July 10th, 2008 dan Posted in Spring, WebSphere Application Server No Comments »

I’m in the process of skilling up on the spring framework used within the Websphere application server container. What I have amassed so far are a ton of links to various tutorials and developerWorks articles that answer a few questions:

  1. What is Spring?
  2. Why do I want to use it?
  3. How do I use it?
  4. How do I use it such that the WebSphere Container can manage connections to resources?
  5. How do I control transactionality?

My links so far:

  1. Using Spring and Hibernate with WebSphere Application Server
  2. Enterprise Java Community: Introduction To The Spring Framework 2.5
  3. The Spring Framework - Reference Documentation
    1. Chapter 11. Data access using JDBC
  4. Asynchronous Messaging Made Easy With Spring JMS
  5. The Spring Framework Forum
  6. A Primer on Spring’s Data Access Object (DAO) Framework
  7. ZK Spring DAO Example
  8. Twelve Best Practices for Spring
  9. Develop Spring applications for WebSphere Application Server Community Edition, Part 1: Spring MVC
  10. Spring and WebSphere – fish and chips, or fish on a bike?

Luckily, my scenario is relatively straight forward, I get a message from a queue and then need to persist it into a database without any need for transformation.

I took a brief look at Spring JMS for the message listener, but the documentation confused me.
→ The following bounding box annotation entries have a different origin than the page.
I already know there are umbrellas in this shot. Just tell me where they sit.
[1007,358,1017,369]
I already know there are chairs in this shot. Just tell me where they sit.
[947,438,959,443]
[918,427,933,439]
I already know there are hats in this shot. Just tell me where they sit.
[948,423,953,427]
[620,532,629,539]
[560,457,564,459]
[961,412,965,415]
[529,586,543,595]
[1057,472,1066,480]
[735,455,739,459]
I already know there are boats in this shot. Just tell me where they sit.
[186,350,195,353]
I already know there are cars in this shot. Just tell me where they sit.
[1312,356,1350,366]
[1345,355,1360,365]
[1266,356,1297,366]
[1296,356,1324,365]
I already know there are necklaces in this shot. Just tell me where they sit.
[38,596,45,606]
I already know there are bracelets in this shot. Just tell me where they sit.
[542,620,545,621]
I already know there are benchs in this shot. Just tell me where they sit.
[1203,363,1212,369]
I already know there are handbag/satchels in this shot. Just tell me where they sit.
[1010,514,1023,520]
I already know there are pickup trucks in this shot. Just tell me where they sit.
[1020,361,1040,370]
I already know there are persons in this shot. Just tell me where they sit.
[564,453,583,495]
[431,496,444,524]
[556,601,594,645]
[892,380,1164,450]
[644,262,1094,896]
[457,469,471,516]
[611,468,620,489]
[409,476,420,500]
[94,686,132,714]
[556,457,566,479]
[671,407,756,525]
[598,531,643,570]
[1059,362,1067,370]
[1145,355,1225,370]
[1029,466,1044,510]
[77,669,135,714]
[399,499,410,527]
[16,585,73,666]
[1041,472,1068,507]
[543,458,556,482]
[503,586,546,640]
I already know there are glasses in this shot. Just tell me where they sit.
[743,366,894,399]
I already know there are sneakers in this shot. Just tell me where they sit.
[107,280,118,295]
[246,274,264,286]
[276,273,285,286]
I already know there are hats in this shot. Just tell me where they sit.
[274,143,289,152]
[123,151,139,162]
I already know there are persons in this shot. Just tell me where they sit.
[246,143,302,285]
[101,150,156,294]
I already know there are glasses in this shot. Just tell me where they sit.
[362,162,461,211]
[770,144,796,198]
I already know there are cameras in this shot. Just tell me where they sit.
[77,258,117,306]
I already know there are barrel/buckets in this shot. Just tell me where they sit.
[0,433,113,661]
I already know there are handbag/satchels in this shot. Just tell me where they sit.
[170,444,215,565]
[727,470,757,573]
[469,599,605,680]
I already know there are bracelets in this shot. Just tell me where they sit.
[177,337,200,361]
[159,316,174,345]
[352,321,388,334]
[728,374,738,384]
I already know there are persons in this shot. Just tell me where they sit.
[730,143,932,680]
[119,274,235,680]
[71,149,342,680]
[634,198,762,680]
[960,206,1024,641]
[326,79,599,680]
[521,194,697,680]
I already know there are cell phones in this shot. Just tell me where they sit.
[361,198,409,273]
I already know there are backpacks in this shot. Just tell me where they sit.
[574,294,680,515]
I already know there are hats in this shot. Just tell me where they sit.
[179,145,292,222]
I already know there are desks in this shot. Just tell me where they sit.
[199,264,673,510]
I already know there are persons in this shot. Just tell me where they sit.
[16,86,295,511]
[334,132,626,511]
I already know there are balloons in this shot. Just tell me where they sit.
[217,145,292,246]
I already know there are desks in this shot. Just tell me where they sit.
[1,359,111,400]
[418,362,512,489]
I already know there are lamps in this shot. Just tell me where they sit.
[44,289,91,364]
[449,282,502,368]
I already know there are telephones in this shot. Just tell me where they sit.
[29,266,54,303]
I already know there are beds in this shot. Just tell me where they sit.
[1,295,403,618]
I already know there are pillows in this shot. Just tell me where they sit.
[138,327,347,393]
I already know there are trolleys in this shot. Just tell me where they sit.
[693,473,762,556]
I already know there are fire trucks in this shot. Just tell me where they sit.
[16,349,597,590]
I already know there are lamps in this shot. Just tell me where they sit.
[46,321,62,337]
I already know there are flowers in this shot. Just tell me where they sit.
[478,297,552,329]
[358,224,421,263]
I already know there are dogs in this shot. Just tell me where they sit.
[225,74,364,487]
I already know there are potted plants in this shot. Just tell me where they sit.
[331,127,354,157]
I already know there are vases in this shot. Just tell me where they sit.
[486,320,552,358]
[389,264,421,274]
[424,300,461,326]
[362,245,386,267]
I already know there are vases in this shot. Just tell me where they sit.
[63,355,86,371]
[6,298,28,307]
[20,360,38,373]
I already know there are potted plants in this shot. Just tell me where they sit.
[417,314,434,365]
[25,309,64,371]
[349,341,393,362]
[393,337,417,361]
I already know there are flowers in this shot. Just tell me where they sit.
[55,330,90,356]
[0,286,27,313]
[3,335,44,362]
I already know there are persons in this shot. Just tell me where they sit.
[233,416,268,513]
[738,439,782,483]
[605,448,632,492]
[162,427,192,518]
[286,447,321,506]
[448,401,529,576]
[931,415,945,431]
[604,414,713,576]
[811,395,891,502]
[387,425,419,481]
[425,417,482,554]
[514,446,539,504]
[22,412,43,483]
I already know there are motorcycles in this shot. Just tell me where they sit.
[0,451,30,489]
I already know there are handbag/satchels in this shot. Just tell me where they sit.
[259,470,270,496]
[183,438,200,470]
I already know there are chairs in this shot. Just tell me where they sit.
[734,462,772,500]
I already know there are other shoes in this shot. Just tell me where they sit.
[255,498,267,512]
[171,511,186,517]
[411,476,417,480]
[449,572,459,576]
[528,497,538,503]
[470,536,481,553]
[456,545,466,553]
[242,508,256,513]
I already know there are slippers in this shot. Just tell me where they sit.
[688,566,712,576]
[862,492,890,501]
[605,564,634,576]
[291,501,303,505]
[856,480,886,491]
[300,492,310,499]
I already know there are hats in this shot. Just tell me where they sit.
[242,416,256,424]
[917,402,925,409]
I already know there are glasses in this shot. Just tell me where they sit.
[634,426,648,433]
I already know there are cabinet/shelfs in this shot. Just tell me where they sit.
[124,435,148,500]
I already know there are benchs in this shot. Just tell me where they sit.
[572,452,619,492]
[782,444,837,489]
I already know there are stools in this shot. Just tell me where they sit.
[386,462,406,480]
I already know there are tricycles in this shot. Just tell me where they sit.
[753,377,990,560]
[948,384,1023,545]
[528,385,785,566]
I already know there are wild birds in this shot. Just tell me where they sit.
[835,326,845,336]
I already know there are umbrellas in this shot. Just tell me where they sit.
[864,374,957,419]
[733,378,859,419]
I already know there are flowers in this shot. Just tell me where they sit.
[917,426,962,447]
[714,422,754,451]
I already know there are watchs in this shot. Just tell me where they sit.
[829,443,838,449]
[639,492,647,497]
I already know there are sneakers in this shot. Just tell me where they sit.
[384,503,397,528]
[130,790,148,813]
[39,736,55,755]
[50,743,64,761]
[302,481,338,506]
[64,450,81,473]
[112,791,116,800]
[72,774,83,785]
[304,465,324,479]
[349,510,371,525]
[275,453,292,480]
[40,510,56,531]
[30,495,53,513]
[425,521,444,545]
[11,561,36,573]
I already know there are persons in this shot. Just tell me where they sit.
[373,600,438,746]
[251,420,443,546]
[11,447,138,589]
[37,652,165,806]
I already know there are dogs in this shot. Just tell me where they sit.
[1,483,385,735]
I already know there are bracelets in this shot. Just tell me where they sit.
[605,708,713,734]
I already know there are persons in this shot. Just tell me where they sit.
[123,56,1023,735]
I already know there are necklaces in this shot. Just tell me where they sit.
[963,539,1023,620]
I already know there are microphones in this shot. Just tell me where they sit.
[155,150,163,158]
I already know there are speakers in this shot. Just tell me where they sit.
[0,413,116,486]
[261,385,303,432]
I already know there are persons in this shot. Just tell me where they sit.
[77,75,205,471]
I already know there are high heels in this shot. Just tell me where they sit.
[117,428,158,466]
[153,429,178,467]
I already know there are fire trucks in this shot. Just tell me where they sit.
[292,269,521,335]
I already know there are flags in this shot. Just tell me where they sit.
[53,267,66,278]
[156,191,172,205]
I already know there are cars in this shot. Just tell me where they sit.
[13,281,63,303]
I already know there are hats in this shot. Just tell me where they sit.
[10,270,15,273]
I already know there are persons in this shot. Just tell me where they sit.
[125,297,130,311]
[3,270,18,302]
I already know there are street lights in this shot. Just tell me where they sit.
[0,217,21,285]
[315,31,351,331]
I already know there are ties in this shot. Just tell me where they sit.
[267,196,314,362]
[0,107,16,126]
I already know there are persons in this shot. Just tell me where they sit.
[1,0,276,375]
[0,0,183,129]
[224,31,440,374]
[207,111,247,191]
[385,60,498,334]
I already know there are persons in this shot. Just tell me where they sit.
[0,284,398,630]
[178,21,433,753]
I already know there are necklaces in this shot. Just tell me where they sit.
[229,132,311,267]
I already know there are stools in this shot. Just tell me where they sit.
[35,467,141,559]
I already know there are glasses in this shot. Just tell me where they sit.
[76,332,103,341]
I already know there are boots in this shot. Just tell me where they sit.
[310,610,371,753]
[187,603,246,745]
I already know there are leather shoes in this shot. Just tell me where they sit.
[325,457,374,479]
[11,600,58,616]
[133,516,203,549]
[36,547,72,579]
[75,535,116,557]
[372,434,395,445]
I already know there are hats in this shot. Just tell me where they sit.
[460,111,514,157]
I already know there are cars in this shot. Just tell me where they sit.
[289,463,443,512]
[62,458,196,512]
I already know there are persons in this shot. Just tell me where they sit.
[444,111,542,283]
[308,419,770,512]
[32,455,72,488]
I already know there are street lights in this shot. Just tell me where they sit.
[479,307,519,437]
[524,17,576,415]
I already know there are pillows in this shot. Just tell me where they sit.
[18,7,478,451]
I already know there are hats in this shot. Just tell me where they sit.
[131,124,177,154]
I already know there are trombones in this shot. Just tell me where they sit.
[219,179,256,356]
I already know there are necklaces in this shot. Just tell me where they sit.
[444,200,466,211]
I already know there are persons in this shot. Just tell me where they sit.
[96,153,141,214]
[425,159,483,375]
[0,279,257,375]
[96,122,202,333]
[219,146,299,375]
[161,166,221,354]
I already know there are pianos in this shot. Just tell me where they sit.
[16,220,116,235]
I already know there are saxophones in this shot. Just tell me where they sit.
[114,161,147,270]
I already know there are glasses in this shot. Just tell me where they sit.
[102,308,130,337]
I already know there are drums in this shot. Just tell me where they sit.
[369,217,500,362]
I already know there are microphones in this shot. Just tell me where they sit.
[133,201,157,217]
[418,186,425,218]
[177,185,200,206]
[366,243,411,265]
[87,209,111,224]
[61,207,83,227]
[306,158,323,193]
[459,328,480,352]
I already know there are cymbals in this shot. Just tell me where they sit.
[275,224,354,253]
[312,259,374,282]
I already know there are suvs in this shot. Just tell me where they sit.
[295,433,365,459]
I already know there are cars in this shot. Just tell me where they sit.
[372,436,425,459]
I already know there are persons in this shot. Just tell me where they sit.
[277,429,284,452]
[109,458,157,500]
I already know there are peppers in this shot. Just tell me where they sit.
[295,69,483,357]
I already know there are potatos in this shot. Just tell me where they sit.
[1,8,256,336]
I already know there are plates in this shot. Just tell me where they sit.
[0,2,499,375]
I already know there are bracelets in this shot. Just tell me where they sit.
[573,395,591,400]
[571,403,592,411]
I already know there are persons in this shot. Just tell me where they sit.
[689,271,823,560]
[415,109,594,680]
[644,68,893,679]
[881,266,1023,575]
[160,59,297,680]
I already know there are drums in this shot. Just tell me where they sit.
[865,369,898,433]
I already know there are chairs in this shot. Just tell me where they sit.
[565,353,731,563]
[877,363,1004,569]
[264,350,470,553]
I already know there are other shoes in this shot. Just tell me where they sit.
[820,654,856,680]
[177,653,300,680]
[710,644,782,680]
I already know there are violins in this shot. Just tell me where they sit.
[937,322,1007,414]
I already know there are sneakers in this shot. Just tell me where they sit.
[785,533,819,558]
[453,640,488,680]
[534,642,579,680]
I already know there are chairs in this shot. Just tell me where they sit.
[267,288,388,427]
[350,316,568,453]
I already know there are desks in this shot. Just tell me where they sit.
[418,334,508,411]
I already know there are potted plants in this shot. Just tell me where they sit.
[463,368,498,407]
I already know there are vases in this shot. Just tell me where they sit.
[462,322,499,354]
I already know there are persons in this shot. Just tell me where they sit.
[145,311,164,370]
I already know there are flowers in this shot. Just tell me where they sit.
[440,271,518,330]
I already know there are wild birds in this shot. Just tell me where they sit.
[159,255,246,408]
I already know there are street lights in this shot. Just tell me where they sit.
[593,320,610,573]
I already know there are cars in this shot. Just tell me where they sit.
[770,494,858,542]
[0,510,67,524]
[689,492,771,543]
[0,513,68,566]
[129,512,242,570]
There is an attribute that states how long Spring will wait for a message to arrive. In my case, I want it to behave like a listener “Stay up forever”. So I don’t understand if Spring can be used with activation specifications or not.

For a while, I got confused by the ‘DAO’ pattern. I kept thinking that it was the equivalent of a Process Server Business Object (ie just contains data) but it’s really more of “the object that controls serialization to the back end”. I’m also viewing Spring as a framework that initializes classes based on information contained in an XML file.

I find that it’s harder to understand the benefits of Spring when working inside the application server. WAS already has all of this abstraction contained via JNDI lookups.

Anyway, I’m still ramping up the Spring learning curve, so take anything I say about how it works with a huge grain of salt. I’m likelier to be wrong than right.